Reproduce the pipeline platform summary below word for word, keeping every line intact.

Passage shown:
====
PIPELINE PLATFORM: GitHub Actions (primary) + Jenkins (legacy, migrating)
  Total pipelines: 48 (35 microservices + 8 infrastructure + 5 shared)
  Pipelines per day: 280-350 (commits → builds → tests → deployments)
  Avg. pipeline duration: 12 minutes (build to deploy — staging)
  Success rate: 96.8% (target: >95%) ✓
  Jenkins migration: 8 pipelines remaining (target: Q2 2025)

PIPELINE STAGES (Standard):
  Stage 1: CODE COMMIT
    Trigger: Push to branch or PR merge
    Actions:
      - Lint (ESLint, Pylint, golangci-lint — language-specific)
      - Format check (Prettier, Black, gofmt)
      - Security scan (Semgrep, Trivy for deps)
      - Size check (bundle size diff, max +10%)
    Duration: 2-4 minutes
    Gate: Must pass → proceed (fail → block + notify)
====
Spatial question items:
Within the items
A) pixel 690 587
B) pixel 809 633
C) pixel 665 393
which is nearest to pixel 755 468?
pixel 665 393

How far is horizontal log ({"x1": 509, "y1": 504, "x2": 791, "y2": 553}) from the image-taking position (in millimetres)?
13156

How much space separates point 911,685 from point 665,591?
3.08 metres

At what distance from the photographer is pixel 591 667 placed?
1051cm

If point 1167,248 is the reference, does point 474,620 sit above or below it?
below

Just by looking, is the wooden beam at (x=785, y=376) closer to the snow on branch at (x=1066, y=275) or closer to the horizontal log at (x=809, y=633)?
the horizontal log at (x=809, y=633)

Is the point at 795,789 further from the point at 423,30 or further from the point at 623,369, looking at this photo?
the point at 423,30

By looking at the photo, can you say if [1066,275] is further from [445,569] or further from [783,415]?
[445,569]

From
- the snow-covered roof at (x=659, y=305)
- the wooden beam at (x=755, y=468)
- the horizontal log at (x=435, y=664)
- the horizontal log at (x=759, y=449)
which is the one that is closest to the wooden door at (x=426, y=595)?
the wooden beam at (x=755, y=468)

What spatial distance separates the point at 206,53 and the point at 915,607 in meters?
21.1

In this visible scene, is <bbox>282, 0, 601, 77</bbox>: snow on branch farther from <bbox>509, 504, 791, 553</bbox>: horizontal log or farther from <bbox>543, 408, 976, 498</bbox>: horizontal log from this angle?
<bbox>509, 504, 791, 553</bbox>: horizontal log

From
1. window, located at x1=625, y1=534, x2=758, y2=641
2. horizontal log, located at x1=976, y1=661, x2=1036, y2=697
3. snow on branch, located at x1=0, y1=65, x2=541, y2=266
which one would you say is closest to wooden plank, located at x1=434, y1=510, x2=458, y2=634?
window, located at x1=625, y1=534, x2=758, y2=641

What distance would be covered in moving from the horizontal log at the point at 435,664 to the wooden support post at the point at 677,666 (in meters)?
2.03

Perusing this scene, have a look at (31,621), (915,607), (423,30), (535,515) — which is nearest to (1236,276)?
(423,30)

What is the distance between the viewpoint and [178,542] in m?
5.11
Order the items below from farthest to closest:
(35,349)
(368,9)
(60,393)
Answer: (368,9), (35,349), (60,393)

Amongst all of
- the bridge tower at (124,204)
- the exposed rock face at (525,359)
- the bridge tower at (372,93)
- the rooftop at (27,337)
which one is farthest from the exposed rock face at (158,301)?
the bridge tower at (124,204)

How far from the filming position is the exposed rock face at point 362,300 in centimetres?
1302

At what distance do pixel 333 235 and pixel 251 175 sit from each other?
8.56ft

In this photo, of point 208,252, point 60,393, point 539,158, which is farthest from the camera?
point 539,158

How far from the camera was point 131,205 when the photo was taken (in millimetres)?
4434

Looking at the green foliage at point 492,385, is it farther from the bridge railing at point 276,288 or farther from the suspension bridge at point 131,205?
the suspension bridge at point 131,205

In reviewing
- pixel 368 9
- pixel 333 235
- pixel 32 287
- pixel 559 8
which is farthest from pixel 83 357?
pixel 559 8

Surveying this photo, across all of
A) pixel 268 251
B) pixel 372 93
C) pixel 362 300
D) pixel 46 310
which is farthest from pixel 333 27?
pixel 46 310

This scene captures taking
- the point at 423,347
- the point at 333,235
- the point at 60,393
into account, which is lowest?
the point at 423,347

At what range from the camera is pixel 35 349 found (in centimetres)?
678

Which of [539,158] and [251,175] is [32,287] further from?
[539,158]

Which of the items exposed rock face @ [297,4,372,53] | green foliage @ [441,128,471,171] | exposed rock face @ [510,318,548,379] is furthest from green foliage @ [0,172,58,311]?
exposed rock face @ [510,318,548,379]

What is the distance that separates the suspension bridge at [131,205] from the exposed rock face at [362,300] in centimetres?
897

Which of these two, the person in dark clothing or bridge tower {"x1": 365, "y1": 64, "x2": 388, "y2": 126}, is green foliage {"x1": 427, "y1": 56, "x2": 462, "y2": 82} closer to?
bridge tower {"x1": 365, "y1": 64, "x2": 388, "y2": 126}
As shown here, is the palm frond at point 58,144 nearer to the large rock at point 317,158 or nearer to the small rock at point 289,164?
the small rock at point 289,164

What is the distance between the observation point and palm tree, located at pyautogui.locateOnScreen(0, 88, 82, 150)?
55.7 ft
====
Response below:
PIPELINE PLATFORM: GitHub Actions (primary) + Jenkins (legacy, migrating)
  Total pipelines: 48 (35 microservices + 8 infrastructure + 5 shared)
  Pipelines per day: 280-350 (commits → builds → tests → deployments)
  Avg. pipeline duration: 12 minutes (build to deploy — staging)
  Success rate: 96.8% (target: >95%) ✓
  Jenkins migration: 8 pipelines remaining (target: Q2 2025)

PIPELINE STAGES (Standard):
  Stage 1: CODE COMMIT
    Trigger: Push to branch or PR merge
    Actions:
      - Lint (ESLint, Pylint, golangci-lint — language-specific)
      - Format check (Prettier, Black, gofmt)
      - Security scan (Semgrep, Trivy for deps)
      - Size check (bundle size diff, max +10%)
    Duration: 2-4 minutes
    Gate: Must pass → proceed (fail → block + notify)